Metode dilusi digunakan untuk menentukan Kadar Hambat Minimal (KHM) dan Kadar Bunuh Minimal (KBM) dari bahan antimikrobia (Tortora, 2001). Prinsip metode dilusi (pengenceran) adalah senyawa uji diencerkan hingga diperoleh berbagai macam konsentrasi. Pada dilusi cair, masing-masing

konsentrasi senyawa uji ditambahkan dengan suspensi bakteri uji dalam media cair. Perlakuan diinkubasi pada suhu 37oC selama 18-24 jam. Senyawa uji agen antimikrobia pada kadar terkecil yang terlihat jernih tanpa adanya pertumbuhan bakteri uji ditetapkan sebagai KHM. Senyawa yang ditetapkan sebagai KHM tersebut diuji kembali pada media cair tanpa penambahan bakteri uji ataupun agen antimikrobia dan media tersebut diinkubasi pada suhu 37oC selama 18-24 jam. Konsentrasi senyawa dalam media cair yang tetap terlihat jernih (jika dibandingkan dengan kontrol media dan kontrol pertumbuhan bakteri) setelah diinkubasi ditetapkan sebagai KBM. Pada dilusi padat, tiap konsentrasi tersebut dicampur dengan suspensi bakteri uji dan media padat kemudian dituang pada petri untuk diinkubasi pada suhu 37oC selama 18-24 jam. Konsentrasi yang menunjukkan hasil jernih kemudian di-streak pada media agar padat. Setelah inkubasi, konsentrasi terkecil yang tetap menunjukkan adanya pertumbuhan bakteri uji ditetapkan sebagai KHM sedangkan konsentrasi terkecil yang sudah tidak menunjukkan adanya pertumbuhan bakteri uji (jernih) ditetapkan sebagai KBM (Pratiwi, 2008).

G. Landasan Teori

Kulit memiliki beberapa jenis bakteri sebagai flora normal seperti

Micrococci dengan Staphylococci koagulase negatif, Peptococcus spp,

Micrococcus spp, Diphtheroids dengan Corynebacteria dan Brevibacterium spp,

Propionibacteria dan gram negatif bentuk batang (Elsner, 2006). Bakteri di permukaan kulit yaitu Staphylococcus epidermidis akan menguraikan keringat

dari kelenjar apokrin menjadi asam mudah menguap yaitu asam isovalerik dan menimbulkan bau tidak sedap (Majalah Kesehatan, 2010).

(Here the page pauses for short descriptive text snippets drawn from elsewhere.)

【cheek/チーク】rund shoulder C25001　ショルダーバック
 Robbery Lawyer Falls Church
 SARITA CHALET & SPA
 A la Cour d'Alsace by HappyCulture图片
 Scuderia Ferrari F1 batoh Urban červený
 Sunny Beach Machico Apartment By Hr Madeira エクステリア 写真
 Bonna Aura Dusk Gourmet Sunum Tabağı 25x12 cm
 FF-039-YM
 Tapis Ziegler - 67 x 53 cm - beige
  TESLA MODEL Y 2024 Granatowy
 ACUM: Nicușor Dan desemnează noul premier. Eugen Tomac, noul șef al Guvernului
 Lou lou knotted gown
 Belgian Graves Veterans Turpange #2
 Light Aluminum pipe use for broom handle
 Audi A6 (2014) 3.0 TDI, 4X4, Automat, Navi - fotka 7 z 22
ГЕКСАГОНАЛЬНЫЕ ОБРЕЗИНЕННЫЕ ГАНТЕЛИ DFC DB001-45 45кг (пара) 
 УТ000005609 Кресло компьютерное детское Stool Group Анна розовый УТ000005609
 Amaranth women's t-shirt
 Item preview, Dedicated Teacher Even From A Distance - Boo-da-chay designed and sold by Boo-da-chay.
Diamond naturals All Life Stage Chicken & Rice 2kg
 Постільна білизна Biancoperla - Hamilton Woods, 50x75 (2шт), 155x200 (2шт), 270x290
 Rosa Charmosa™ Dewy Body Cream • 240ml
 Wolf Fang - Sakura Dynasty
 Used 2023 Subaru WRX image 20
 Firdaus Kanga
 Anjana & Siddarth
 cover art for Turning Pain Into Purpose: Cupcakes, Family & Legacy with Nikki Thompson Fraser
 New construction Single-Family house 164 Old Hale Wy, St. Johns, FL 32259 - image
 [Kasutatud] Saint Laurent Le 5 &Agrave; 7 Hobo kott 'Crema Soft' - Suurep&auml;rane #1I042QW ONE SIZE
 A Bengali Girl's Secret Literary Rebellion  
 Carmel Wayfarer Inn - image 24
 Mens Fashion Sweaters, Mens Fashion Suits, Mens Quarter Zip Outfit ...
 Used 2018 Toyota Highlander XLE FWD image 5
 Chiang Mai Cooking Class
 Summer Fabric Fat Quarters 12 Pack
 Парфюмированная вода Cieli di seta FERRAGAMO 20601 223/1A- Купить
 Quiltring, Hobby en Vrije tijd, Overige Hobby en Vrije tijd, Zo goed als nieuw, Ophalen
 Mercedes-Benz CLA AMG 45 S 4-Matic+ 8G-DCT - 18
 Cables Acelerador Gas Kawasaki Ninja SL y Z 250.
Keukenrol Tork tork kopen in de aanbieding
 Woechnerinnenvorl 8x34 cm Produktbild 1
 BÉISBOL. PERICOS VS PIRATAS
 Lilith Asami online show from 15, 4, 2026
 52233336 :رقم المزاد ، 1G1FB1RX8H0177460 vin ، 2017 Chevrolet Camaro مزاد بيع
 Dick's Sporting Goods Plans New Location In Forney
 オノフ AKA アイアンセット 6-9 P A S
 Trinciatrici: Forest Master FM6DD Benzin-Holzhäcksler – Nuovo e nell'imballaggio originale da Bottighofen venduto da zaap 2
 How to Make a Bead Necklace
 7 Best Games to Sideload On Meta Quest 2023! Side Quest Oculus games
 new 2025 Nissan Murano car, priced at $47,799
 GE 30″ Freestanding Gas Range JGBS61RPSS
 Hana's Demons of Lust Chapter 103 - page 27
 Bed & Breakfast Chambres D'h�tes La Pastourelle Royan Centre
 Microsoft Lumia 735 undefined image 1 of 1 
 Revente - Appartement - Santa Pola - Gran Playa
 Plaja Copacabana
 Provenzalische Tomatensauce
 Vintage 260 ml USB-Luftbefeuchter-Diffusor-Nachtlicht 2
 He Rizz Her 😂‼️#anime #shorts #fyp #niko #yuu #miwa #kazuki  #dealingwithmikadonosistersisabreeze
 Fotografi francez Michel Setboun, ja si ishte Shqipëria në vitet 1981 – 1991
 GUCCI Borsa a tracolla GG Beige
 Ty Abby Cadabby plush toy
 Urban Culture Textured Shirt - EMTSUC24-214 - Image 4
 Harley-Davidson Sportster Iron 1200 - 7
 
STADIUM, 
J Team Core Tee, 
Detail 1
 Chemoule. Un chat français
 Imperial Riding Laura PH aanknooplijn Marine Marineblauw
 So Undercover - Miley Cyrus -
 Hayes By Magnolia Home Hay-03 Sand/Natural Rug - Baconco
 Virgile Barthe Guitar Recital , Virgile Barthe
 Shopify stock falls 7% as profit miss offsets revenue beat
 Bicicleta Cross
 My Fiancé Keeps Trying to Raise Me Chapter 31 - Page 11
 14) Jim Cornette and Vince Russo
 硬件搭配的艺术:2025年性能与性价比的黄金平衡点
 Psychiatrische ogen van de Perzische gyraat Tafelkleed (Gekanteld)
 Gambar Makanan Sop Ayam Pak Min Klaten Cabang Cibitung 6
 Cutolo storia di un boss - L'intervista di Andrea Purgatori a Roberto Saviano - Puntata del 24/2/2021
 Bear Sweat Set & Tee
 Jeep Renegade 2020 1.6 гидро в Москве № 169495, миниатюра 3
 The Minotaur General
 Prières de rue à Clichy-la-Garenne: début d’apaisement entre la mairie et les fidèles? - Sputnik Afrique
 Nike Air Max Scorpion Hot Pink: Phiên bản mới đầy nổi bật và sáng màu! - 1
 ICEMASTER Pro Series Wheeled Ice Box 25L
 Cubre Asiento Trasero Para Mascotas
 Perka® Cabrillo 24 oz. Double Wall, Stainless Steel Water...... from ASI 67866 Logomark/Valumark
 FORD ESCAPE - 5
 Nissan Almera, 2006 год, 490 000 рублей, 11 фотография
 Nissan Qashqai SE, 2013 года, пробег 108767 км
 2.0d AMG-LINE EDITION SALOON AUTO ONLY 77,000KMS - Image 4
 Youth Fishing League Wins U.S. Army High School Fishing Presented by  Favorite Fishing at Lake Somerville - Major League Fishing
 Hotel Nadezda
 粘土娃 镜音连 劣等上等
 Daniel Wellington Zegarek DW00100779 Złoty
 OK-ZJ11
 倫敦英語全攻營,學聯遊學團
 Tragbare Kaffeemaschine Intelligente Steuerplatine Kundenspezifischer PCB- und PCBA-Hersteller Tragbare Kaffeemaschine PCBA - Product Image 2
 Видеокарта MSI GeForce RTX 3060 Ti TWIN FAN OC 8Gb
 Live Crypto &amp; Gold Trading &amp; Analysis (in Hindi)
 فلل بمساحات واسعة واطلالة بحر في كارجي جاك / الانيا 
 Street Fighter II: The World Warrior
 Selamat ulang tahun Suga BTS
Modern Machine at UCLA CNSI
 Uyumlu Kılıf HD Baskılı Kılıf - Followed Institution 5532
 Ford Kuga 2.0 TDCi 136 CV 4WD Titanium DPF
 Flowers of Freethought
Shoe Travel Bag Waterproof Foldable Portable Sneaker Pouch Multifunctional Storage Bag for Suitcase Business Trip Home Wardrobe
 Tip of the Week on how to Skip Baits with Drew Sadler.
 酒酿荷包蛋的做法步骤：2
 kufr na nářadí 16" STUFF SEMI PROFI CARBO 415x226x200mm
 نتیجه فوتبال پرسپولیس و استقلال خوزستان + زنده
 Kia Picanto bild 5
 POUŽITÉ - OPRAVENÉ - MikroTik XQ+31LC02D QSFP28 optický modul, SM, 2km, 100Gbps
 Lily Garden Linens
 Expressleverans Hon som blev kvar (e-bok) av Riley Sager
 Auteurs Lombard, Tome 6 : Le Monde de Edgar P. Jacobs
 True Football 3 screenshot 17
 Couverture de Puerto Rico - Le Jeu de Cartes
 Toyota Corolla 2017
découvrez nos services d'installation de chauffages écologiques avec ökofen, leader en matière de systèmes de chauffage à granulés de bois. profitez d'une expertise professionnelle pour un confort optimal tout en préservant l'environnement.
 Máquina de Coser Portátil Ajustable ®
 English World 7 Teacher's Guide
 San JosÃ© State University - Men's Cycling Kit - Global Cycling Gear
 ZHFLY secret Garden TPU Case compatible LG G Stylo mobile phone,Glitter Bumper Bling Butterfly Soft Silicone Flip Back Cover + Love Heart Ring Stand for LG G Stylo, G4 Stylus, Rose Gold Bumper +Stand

Banyaknya jenis tanaman yang dapat digunakan sebagai antimikrobia merupakan alternatif sebagai pengobatan herbal. Contoh tanaman yang dapat digunakan yaitu beluntas dan kemangi. Beluntas sebelumnya hanya tanaman pagar dan dimanfaatkan sebagai urap atau lalapan sedangkan kemangi biasanya dikonsumsi sebagai lalapan mentah menurut Peter (cit., Hendrawati, 2009) dan Meyer et al, (cit., Hendrawati, 2009).

Pada penelitian sebelumnya, kedua tanaman ini sudah pernah digunakan sebagai antibakteri karena adanya kandungan zat aktif masing-masing. Kandungan dari daun beluntas yang diduga bersifat sebagai antibakteri, yaitu fenol hidrokuinon, tanin dan alkaloid (Ardiansyah dkk, 2003). Berdasarkan penelitian Maryati, dkk (2007), kandungan daun kemangi yang bersifat sebagai antibakteri adalah minyak atsiri dan menurut Purnomo (2001), flavonoid pada daun kemangi yang bersifat sebagai antibakteri. Pada penelitian ini akan dilihat daya antibakteri ekstrak etanol daun beluntas dan daun kemangi terhadap

Staphylococcus epidermidis.

H. Hipotesis

1. Ekstrak etanol daun beluntas (Pluchea indica Less) memiliki daya antibakteri terhadap Staphylococcus epidermidis.

2. Ekstrak etanol daun kemangi (Ocimum basilicum L) memiliki daya antibakteri terhadap Staphylococcus epidermidis.